Akhtar, M., Reuel, A., Soni, P., et al. “When AI Benchmarks Plateau: A Systematic Study of Benchmark Saturation.” arXiv preprint arXiv:2602.16763, 2026.
Epoch AI. “Humanity’s Last Exam benchmark overview.” epoch.ai/benchmarks/hle.
Li, P., Tang, X., Chen, S., Cheng, Y., Metoyer, R., Hua, T., and Chawla, N. V. “Adaptive Testing for LLM Evaluation: A Psychometric Alternative to Static Benchmarks.” arXiv preprint arXiv:2511.04689, 2025.
Phan, L., Gatti, A., Han, Z., Li, N., et al. “Humanity’s Last Exam.” arXiv preprint arXiv:2501.14249, 2025. Public leaderboard: labs.scale.com/leaderboard/humanitys_last_exam.

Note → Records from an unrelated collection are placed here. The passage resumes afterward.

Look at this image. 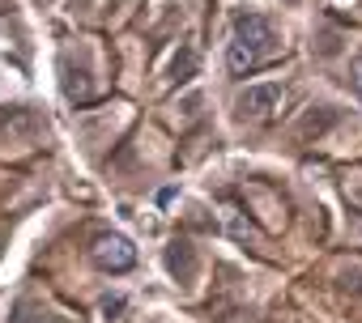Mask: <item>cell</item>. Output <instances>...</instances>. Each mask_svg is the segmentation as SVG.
<instances>
[{
    "label": "cell",
    "mask_w": 362,
    "mask_h": 323,
    "mask_svg": "<svg viewBox=\"0 0 362 323\" xmlns=\"http://www.w3.org/2000/svg\"><path fill=\"white\" fill-rule=\"evenodd\" d=\"M281 106H286V90H281V85H252V90H243V98H239V111H243L247 119H273Z\"/></svg>",
    "instance_id": "obj_3"
},
{
    "label": "cell",
    "mask_w": 362,
    "mask_h": 323,
    "mask_svg": "<svg viewBox=\"0 0 362 323\" xmlns=\"http://www.w3.org/2000/svg\"><path fill=\"white\" fill-rule=\"evenodd\" d=\"M273 56H277L273 26L260 13H235V35H230V47H226L230 73H252V68H260Z\"/></svg>",
    "instance_id": "obj_1"
},
{
    "label": "cell",
    "mask_w": 362,
    "mask_h": 323,
    "mask_svg": "<svg viewBox=\"0 0 362 323\" xmlns=\"http://www.w3.org/2000/svg\"><path fill=\"white\" fill-rule=\"evenodd\" d=\"M166 264H170V272H175L179 281H188V276L197 272V260H192V251H188L184 243H175V247L166 251Z\"/></svg>",
    "instance_id": "obj_4"
},
{
    "label": "cell",
    "mask_w": 362,
    "mask_h": 323,
    "mask_svg": "<svg viewBox=\"0 0 362 323\" xmlns=\"http://www.w3.org/2000/svg\"><path fill=\"white\" fill-rule=\"evenodd\" d=\"M9 323H60L52 310H39V306H18L13 315H9Z\"/></svg>",
    "instance_id": "obj_5"
},
{
    "label": "cell",
    "mask_w": 362,
    "mask_h": 323,
    "mask_svg": "<svg viewBox=\"0 0 362 323\" xmlns=\"http://www.w3.org/2000/svg\"><path fill=\"white\" fill-rule=\"evenodd\" d=\"M354 85L362 90V60H354Z\"/></svg>",
    "instance_id": "obj_6"
},
{
    "label": "cell",
    "mask_w": 362,
    "mask_h": 323,
    "mask_svg": "<svg viewBox=\"0 0 362 323\" xmlns=\"http://www.w3.org/2000/svg\"><path fill=\"white\" fill-rule=\"evenodd\" d=\"M90 260L103 268V272H128L136 264V247L124 238V234H98L94 247H90Z\"/></svg>",
    "instance_id": "obj_2"
}]
</instances>
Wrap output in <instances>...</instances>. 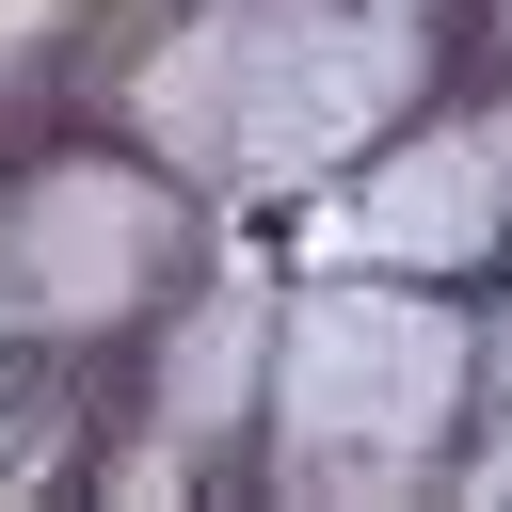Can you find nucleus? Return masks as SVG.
<instances>
[{
  "mask_svg": "<svg viewBox=\"0 0 512 512\" xmlns=\"http://www.w3.org/2000/svg\"><path fill=\"white\" fill-rule=\"evenodd\" d=\"M448 384H464V352H448V320L400 304V288H336V304H304L288 352H272V416L320 432V448H416V432L448 416Z\"/></svg>",
  "mask_w": 512,
  "mask_h": 512,
  "instance_id": "1",
  "label": "nucleus"
},
{
  "mask_svg": "<svg viewBox=\"0 0 512 512\" xmlns=\"http://www.w3.org/2000/svg\"><path fill=\"white\" fill-rule=\"evenodd\" d=\"M32 304H112L144 256H160V208H144V176H32Z\"/></svg>",
  "mask_w": 512,
  "mask_h": 512,
  "instance_id": "3",
  "label": "nucleus"
},
{
  "mask_svg": "<svg viewBox=\"0 0 512 512\" xmlns=\"http://www.w3.org/2000/svg\"><path fill=\"white\" fill-rule=\"evenodd\" d=\"M496 144H432V160H400L384 176V240L400 256H464V240H496Z\"/></svg>",
  "mask_w": 512,
  "mask_h": 512,
  "instance_id": "4",
  "label": "nucleus"
},
{
  "mask_svg": "<svg viewBox=\"0 0 512 512\" xmlns=\"http://www.w3.org/2000/svg\"><path fill=\"white\" fill-rule=\"evenodd\" d=\"M400 80H416V48L384 32V16H256V48H240V144H288V160H336L352 128H384L400 112Z\"/></svg>",
  "mask_w": 512,
  "mask_h": 512,
  "instance_id": "2",
  "label": "nucleus"
}]
</instances>
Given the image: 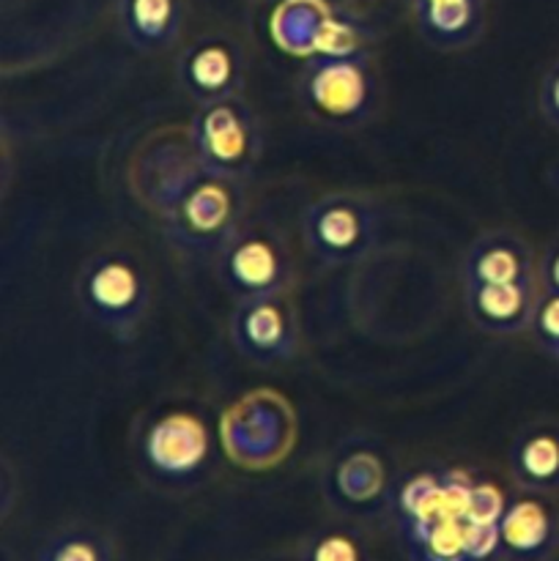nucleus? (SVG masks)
<instances>
[{
	"label": "nucleus",
	"mask_w": 559,
	"mask_h": 561,
	"mask_svg": "<svg viewBox=\"0 0 559 561\" xmlns=\"http://www.w3.org/2000/svg\"><path fill=\"white\" fill-rule=\"evenodd\" d=\"M559 551V510L548 496L515 491L499 518V559L551 561Z\"/></svg>",
	"instance_id": "obj_10"
},
{
	"label": "nucleus",
	"mask_w": 559,
	"mask_h": 561,
	"mask_svg": "<svg viewBox=\"0 0 559 561\" xmlns=\"http://www.w3.org/2000/svg\"><path fill=\"white\" fill-rule=\"evenodd\" d=\"M151 294L146 266L126 250L93 252L75 279V296L82 316L115 340L135 337L151 310Z\"/></svg>",
	"instance_id": "obj_2"
},
{
	"label": "nucleus",
	"mask_w": 559,
	"mask_h": 561,
	"mask_svg": "<svg viewBox=\"0 0 559 561\" xmlns=\"http://www.w3.org/2000/svg\"><path fill=\"white\" fill-rule=\"evenodd\" d=\"M228 332L239 356L258 367L283 365L299 351V318L288 294L236 301Z\"/></svg>",
	"instance_id": "obj_8"
},
{
	"label": "nucleus",
	"mask_w": 559,
	"mask_h": 561,
	"mask_svg": "<svg viewBox=\"0 0 559 561\" xmlns=\"http://www.w3.org/2000/svg\"><path fill=\"white\" fill-rule=\"evenodd\" d=\"M529 332L535 334L537 345H540L551 359L559 362V294H546V290H540V299H537Z\"/></svg>",
	"instance_id": "obj_20"
},
{
	"label": "nucleus",
	"mask_w": 559,
	"mask_h": 561,
	"mask_svg": "<svg viewBox=\"0 0 559 561\" xmlns=\"http://www.w3.org/2000/svg\"><path fill=\"white\" fill-rule=\"evenodd\" d=\"M537 279L535 252L510 230H486L464 255V285H502Z\"/></svg>",
	"instance_id": "obj_13"
},
{
	"label": "nucleus",
	"mask_w": 559,
	"mask_h": 561,
	"mask_svg": "<svg viewBox=\"0 0 559 561\" xmlns=\"http://www.w3.org/2000/svg\"><path fill=\"white\" fill-rule=\"evenodd\" d=\"M537 283L546 294H559V241L546 252V257L537 266Z\"/></svg>",
	"instance_id": "obj_22"
},
{
	"label": "nucleus",
	"mask_w": 559,
	"mask_h": 561,
	"mask_svg": "<svg viewBox=\"0 0 559 561\" xmlns=\"http://www.w3.org/2000/svg\"><path fill=\"white\" fill-rule=\"evenodd\" d=\"M299 96L310 113L329 124L365 118L376 96V77L365 53L312 55L299 75Z\"/></svg>",
	"instance_id": "obj_6"
},
{
	"label": "nucleus",
	"mask_w": 559,
	"mask_h": 561,
	"mask_svg": "<svg viewBox=\"0 0 559 561\" xmlns=\"http://www.w3.org/2000/svg\"><path fill=\"white\" fill-rule=\"evenodd\" d=\"M301 239L323 266H351L376 250L381 214L370 197L356 192H329L301 211Z\"/></svg>",
	"instance_id": "obj_4"
},
{
	"label": "nucleus",
	"mask_w": 559,
	"mask_h": 561,
	"mask_svg": "<svg viewBox=\"0 0 559 561\" xmlns=\"http://www.w3.org/2000/svg\"><path fill=\"white\" fill-rule=\"evenodd\" d=\"M36 561H115V548L91 526H64L42 542Z\"/></svg>",
	"instance_id": "obj_18"
},
{
	"label": "nucleus",
	"mask_w": 559,
	"mask_h": 561,
	"mask_svg": "<svg viewBox=\"0 0 559 561\" xmlns=\"http://www.w3.org/2000/svg\"><path fill=\"white\" fill-rule=\"evenodd\" d=\"M118 25L140 53H162L184 31V0H118Z\"/></svg>",
	"instance_id": "obj_16"
},
{
	"label": "nucleus",
	"mask_w": 559,
	"mask_h": 561,
	"mask_svg": "<svg viewBox=\"0 0 559 561\" xmlns=\"http://www.w3.org/2000/svg\"><path fill=\"white\" fill-rule=\"evenodd\" d=\"M217 279L233 301L288 294L294 261L283 236L261 225H247L214 257Z\"/></svg>",
	"instance_id": "obj_5"
},
{
	"label": "nucleus",
	"mask_w": 559,
	"mask_h": 561,
	"mask_svg": "<svg viewBox=\"0 0 559 561\" xmlns=\"http://www.w3.org/2000/svg\"><path fill=\"white\" fill-rule=\"evenodd\" d=\"M464 305L471 323L480 332L497 334V337H513L532 327L537 299H540V283L524 279V283L502 285H464Z\"/></svg>",
	"instance_id": "obj_12"
},
{
	"label": "nucleus",
	"mask_w": 559,
	"mask_h": 561,
	"mask_svg": "<svg viewBox=\"0 0 559 561\" xmlns=\"http://www.w3.org/2000/svg\"><path fill=\"white\" fill-rule=\"evenodd\" d=\"M409 561H493L499 559V524L471 515H447L420 529L400 531Z\"/></svg>",
	"instance_id": "obj_11"
},
{
	"label": "nucleus",
	"mask_w": 559,
	"mask_h": 561,
	"mask_svg": "<svg viewBox=\"0 0 559 561\" xmlns=\"http://www.w3.org/2000/svg\"><path fill=\"white\" fill-rule=\"evenodd\" d=\"M299 561H373L365 535L349 524L321 526L299 546Z\"/></svg>",
	"instance_id": "obj_19"
},
{
	"label": "nucleus",
	"mask_w": 559,
	"mask_h": 561,
	"mask_svg": "<svg viewBox=\"0 0 559 561\" xmlns=\"http://www.w3.org/2000/svg\"><path fill=\"white\" fill-rule=\"evenodd\" d=\"M175 77L195 104L241 96L247 77L244 53L228 36H203L181 49Z\"/></svg>",
	"instance_id": "obj_9"
},
{
	"label": "nucleus",
	"mask_w": 559,
	"mask_h": 561,
	"mask_svg": "<svg viewBox=\"0 0 559 561\" xmlns=\"http://www.w3.org/2000/svg\"><path fill=\"white\" fill-rule=\"evenodd\" d=\"M186 142L206 170L247 181L263 157V126L244 96L197 104Z\"/></svg>",
	"instance_id": "obj_3"
},
{
	"label": "nucleus",
	"mask_w": 559,
	"mask_h": 561,
	"mask_svg": "<svg viewBox=\"0 0 559 561\" xmlns=\"http://www.w3.org/2000/svg\"><path fill=\"white\" fill-rule=\"evenodd\" d=\"M422 38L436 49L469 47L482 31V0H411Z\"/></svg>",
	"instance_id": "obj_17"
},
{
	"label": "nucleus",
	"mask_w": 559,
	"mask_h": 561,
	"mask_svg": "<svg viewBox=\"0 0 559 561\" xmlns=\"http://www.w3.org/2000/svg\"><path fill=\"white\" fill-rule=\"evenodd\" d=\"M140 458L153 480L186 485L203 474L212 458V433L195 411H162L140 436Z\"/></svg>",
	"instance_id": "obj_7"
},
{
	"label": "nucleus",
	"mask_w": 559,
	"mask_h": 561,
	"mask_svg": "<svg viewBox=\"0 0 559 561\" xmlns=\"http://www.w3.org/2000/svg\"><path fill=\"white\" fill-rule=\"evenodd\" d=\"M142 190L157 211L170 244L186 257H217L219 250L244 228L247 181L228 179L203 168L190 142L181 153L164 151L151 159Z\"/></svg>",
	"instance_id": "obj_1"
},
{
	"label": "nucleus",
	"mask_w": 559,
	"mask_h": 561,
	"mask_svg": "<svg viewBox=\"0 0 559 561\" xmlns=\"http://www.w3.org/2000/svg\"><path fill=\"white\" fill-rule=\"evenodd\" d=\"M515 488L551 496L559 491V422L537 420L515 433L507 453Z\"/></svg>",
	"instance_id": "obj_14"
},
{
	"label": "nucleus",
	"mask_w": 559,
	"mask_h": 561,
	"mask_svg": "<svg viewBox=\"0 0 559 561\" xmlns=\"http://www.w3.org/2000/svg\"><path fill=\"white\" fill-rule=\"evenodd\" d=\"M537 107L543 118L559 131V60L543 75L540 88H537Z\"/></svg>",
	"instance_id": "obj_21"
},
{
	"label": "nucleus",
	"mask_w": 559,
	"mask_h": 561,
	"mask_svg": "<svg viewBox=\"0 0 559 561\" xmlns=\"http://www.w3.org/2000/svg\"><path fill=\"white\" fill-rule=\"evenodd\" d=\"M329 496L343 513H376L381 504H389L387 496H392L384 463L370 453H351L345 460H338L329 474Z\"/></svg>",
	"instance_id": "obj_15"
}]
</instances>
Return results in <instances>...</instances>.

Wang, S., Jiao, Z., Zhang, Z., Peng, Y., Xu, Z., Yang, B., Wang, W., Wei, H., and Zhang, L. “Socratic-Zero: Bootstrapping Reasoning via Data-Free Agent Co-evolution.” arXiv preprint arXiv:2509.24726, 2025.
yjwjy. “ShoppingBench: A Real-World Intent-Grounded Shopping Benchmark for LLM-based Agents.” GitHub repository, github.com/yjwjy/ShoppingBench, 2025.
Yue, Z., Upasani, K., Yang, X., Ge, S., Nie, S., Mao, Y., Liu, Z., and Wang, D. “Dr. Zero: Self-Evolving Search Agents without Training Data.” arXiv preprint arXiv:2601.07055, 2026.